Implementing a full SGML/XML parser was well beyond the scope of our project, although it may be a good idea for a future version. The main focus of the project was on usability and allowing users to find the information they want faster.
“One additional problem is a search utilising inclusive or exclusive syntax (’+’ or ‘-’)”
We hadn’t thought about this, so thanks for pointing it out. If a user searches for “food -dog”, the highlighting function would try to highlight the words “food” and “-dog”, rather than “dog”. We’ll put in the to-do list and fix it as soon as we can.
“Searching for <! breaks the highlighting function”
Good catch! We missed that one, but it’s been fixed in version 1.8.1 (available from http://suda.co.uk/projects/SEHL/). The problem was that while the special HTML characters were being properly escaped when being searched for, they weren’t when being displayed in the little advisory at the top of the page. So the highlighter was never broken, but the advisory note at the top was.
“Why not use Firefox’s find-in-page feature instead?”
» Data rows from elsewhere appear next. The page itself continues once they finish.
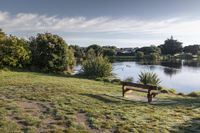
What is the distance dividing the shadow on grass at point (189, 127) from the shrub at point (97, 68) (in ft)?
41.3

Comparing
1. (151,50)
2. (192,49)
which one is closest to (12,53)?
(151,50)

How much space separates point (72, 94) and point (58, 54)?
39.5 feet

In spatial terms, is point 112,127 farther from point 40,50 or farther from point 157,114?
point 40,50

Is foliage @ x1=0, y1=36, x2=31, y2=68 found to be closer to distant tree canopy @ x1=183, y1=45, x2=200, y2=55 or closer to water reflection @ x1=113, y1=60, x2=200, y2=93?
water reflection @ x1=113, y1=60, x2=200, y2=93

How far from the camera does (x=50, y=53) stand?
21500 millimetres

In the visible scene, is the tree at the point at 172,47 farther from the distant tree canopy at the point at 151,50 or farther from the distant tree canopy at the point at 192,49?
the distant tree canopy at the point at 151,50

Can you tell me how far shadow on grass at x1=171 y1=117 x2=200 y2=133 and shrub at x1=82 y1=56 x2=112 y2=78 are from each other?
1258cm

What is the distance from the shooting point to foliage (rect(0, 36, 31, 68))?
1908 cm

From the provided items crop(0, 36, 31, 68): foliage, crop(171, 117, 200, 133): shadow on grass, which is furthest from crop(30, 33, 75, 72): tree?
crop(171, 117, 200, 133): shadow on grass

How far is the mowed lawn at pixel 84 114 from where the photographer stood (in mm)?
6473

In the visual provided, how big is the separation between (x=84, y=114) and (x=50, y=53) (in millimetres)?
14522

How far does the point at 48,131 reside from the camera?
237 inches

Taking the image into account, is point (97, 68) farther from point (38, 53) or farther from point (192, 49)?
point (192, 49)

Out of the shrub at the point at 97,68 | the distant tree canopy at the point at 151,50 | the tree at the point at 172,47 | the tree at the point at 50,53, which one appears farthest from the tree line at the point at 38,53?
the tree at the point at 172,47
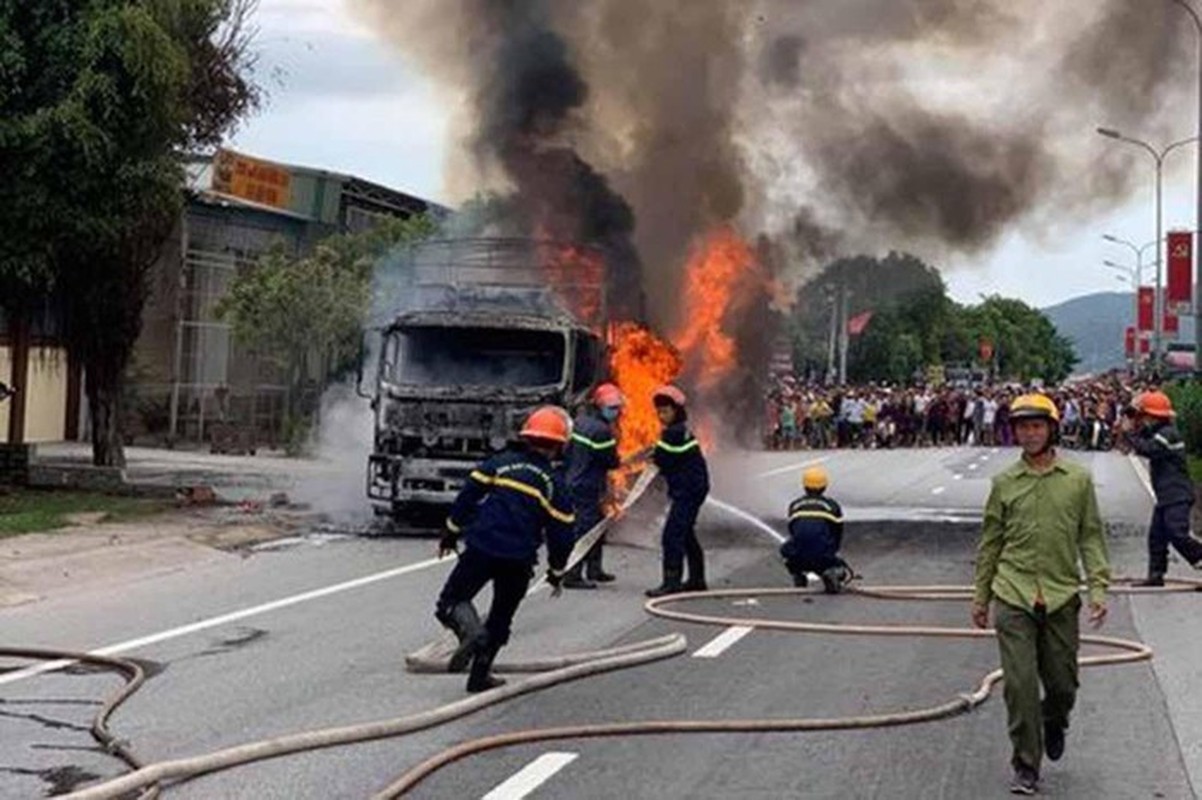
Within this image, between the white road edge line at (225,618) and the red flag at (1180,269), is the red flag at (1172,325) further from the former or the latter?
the white road edge line at (225,618)

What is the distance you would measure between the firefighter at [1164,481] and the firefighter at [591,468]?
444cm

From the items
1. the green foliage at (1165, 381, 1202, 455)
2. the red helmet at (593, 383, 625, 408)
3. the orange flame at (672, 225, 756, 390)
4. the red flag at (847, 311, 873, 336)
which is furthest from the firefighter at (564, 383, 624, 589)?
the red flag at (847, 311, 873, 336)

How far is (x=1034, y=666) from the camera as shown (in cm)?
736

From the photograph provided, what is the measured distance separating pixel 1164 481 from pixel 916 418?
111ft

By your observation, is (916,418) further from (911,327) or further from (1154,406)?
(911,327)

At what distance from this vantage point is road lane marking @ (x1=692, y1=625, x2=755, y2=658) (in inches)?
428

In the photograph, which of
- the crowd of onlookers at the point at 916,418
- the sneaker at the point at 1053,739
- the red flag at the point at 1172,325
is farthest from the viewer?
the red flag at the point at 1172,325

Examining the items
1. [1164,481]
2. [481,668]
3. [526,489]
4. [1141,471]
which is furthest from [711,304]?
[1141,471]

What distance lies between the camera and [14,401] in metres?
31.3

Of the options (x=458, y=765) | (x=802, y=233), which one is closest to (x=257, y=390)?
(x=802, y=233)

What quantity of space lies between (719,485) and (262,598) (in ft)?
35.3

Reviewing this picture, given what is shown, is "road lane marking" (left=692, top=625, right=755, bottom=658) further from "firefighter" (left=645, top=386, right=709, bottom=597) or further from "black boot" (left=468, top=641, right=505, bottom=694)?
"black boot" (left=468, top=641, right=505, bottom=694)

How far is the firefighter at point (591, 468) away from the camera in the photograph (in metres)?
14.1

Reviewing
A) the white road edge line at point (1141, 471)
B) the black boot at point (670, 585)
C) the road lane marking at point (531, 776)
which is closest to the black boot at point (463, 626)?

You can, but you can only search for one word or phrase at a time. The highlighting function is available to any visitor without extra effort on their part, and it shows any number of distinct phrases on the page simultaneously.
“Wouldn’t doing it server side have odd results if a browser is using a proxy?”
If we understand you correctly the implication here is that the referring URL would be removed by the proxy; thus nothing will be highlighted, the user is none the wiser, and the system degrades gracefully. Can anyone think of any other problems with a client behind a proxy?
On a final note, we hope you see our code as a seed for future ideas, to allow you to think about how best to provide information to web users, to do more than just provide static information. Remember, our code is released under the GPL, so please feel free to take it, fork it, and make it better! If you have any more comments please let us know. Cheers!